While more books featuring diverse characters would be welcome, it is also true that children can read more than one book, and many of the characters in Seuss books are not even people, the Grinch and Sneetches are not people, Horton is an elephant, and the Who’s are so small can they be people? They are allegories and not as relevant as the anti-racists want to make them out to be. There is no evidence to suggest Seuss books are brainwashing children to reproduce the same problems in society as a whole.

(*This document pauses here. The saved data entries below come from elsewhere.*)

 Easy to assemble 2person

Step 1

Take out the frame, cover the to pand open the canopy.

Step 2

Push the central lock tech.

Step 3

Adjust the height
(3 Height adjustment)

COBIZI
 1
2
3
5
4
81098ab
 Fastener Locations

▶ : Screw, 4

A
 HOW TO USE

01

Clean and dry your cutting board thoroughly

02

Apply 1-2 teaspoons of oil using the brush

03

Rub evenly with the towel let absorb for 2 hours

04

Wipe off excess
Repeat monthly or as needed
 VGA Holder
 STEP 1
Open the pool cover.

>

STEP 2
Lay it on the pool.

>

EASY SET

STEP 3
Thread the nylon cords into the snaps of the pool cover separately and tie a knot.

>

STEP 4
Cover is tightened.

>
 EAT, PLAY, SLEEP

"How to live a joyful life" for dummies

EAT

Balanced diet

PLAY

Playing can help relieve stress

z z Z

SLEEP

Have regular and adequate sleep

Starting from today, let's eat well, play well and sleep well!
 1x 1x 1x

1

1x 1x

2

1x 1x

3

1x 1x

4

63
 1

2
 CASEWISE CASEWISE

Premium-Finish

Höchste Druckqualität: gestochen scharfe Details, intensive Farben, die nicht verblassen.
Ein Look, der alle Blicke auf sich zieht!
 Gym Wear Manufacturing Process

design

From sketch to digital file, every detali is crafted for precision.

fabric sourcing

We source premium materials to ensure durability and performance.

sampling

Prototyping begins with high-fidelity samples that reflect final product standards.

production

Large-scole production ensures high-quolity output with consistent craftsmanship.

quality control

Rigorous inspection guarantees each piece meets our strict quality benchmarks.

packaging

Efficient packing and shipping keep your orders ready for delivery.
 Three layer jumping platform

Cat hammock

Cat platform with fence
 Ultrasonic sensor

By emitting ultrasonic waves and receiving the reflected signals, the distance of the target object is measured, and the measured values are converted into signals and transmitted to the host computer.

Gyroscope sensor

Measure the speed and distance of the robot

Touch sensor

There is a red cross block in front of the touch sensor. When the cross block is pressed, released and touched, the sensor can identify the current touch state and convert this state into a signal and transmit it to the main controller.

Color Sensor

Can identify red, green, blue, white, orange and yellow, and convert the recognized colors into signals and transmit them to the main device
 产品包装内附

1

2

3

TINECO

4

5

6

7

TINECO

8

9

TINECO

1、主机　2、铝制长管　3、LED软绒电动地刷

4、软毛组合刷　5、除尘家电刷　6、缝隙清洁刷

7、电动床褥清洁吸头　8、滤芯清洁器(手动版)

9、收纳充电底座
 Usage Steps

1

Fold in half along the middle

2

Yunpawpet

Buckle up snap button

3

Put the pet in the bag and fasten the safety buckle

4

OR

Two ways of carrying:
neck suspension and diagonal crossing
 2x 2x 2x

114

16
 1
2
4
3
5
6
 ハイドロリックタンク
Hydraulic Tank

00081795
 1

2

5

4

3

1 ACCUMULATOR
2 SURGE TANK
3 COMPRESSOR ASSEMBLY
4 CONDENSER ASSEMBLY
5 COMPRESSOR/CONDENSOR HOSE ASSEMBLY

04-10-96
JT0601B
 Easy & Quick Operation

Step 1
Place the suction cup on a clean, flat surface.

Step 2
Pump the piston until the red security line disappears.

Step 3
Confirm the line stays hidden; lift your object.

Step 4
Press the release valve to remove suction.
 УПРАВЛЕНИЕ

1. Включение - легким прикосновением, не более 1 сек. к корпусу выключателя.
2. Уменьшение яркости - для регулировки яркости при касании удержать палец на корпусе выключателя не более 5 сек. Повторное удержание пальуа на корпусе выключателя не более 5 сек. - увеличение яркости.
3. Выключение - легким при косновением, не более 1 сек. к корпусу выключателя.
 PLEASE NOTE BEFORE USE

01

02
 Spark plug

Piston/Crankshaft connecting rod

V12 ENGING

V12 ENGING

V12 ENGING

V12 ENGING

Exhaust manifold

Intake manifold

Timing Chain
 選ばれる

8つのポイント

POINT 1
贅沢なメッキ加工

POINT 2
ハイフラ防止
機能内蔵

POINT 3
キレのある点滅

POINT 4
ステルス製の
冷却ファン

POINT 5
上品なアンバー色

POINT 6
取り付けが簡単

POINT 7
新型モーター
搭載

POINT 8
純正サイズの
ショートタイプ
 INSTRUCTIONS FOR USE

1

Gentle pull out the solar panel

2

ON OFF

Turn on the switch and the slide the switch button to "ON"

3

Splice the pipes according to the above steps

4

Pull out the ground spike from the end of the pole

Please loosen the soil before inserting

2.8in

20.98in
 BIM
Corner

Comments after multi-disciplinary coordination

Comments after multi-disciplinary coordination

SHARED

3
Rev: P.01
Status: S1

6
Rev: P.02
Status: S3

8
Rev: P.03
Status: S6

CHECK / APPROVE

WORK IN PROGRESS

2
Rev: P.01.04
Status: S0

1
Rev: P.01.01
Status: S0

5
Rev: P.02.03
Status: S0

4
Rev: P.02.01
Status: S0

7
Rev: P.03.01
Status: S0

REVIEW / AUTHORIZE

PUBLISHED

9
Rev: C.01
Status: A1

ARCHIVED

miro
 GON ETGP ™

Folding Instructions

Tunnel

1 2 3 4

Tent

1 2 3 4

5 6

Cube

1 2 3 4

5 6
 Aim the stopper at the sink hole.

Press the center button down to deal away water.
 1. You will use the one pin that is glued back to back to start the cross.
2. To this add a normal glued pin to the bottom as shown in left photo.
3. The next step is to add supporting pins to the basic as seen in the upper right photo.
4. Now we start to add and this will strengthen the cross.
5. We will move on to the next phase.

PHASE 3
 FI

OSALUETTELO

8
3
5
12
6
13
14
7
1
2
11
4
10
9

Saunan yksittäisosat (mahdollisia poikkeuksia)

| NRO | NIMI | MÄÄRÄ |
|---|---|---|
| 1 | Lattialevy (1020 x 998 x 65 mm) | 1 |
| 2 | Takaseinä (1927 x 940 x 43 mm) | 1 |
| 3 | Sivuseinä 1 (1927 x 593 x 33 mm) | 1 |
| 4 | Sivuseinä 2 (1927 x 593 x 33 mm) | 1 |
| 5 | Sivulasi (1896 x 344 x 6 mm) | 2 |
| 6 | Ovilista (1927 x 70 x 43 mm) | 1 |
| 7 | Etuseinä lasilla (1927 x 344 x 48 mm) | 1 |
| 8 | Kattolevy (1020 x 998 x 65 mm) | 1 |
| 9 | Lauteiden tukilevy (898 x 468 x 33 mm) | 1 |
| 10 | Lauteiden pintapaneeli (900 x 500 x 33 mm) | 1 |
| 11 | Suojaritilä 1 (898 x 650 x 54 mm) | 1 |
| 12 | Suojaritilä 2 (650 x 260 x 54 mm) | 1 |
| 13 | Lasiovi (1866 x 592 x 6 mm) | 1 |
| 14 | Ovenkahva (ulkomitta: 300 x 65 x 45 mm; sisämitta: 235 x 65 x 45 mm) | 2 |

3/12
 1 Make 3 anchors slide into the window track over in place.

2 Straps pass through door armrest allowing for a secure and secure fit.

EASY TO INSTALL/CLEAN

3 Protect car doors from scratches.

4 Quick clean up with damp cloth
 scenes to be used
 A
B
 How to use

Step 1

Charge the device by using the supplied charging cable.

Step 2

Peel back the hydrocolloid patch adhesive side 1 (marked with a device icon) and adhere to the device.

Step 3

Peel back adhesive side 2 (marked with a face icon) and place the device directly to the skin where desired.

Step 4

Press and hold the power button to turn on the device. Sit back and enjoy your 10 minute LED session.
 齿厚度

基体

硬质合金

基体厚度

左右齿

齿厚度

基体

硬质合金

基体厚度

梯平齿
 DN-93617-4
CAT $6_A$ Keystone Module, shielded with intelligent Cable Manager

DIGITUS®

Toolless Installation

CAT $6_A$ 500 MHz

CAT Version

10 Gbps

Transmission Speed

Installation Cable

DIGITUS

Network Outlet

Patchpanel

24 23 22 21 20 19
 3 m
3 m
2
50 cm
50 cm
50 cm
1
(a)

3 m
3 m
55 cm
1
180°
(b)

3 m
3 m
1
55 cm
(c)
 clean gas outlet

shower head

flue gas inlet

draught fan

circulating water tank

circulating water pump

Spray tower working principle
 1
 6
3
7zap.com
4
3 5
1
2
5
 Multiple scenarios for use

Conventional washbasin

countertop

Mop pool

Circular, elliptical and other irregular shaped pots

In making their announcement regarding ceasing publication of the six Seuss books, Seuss Enterprises acknowledged “working with the panel of experts, including educators,” who could conceivably be the same activist researchers mentioned here. Indeed, in their work, Ishizuka and Stephens admit that in 2017 they successfully lobbied, through corralling teachers, schools, and educators to put pressure on the National Education Association’s (NEA) Read Across America (RAA) Advisory Committee. The NEA is an important body because it is responsible for the nation’s Read Across America Day – which has over 45 million annual participants. The NEA then decided to use the 2018 celebration taking place on Dr. Seuss's birthday to promote anti-racist diverse books by authors of color, instead of Dr. Seuss's children’s books and the author himself as it had done previously. The NEA then said it would start transitioning away from Dr. Seuss, change RAA’s theme to “Celebrating a Nation of Diverse Readers,” and use the event as an opportunity to promote social justice removing the dominance of Dr. Seuss books from their annual Read Across America Resource Calendar.
Activists want to tear down the cultural legacy of Seuss, and if part of the culture is torn down, there is more room for a systemic change that changes everything, so who we are and how we relate to one and another can be put into the activists' hands.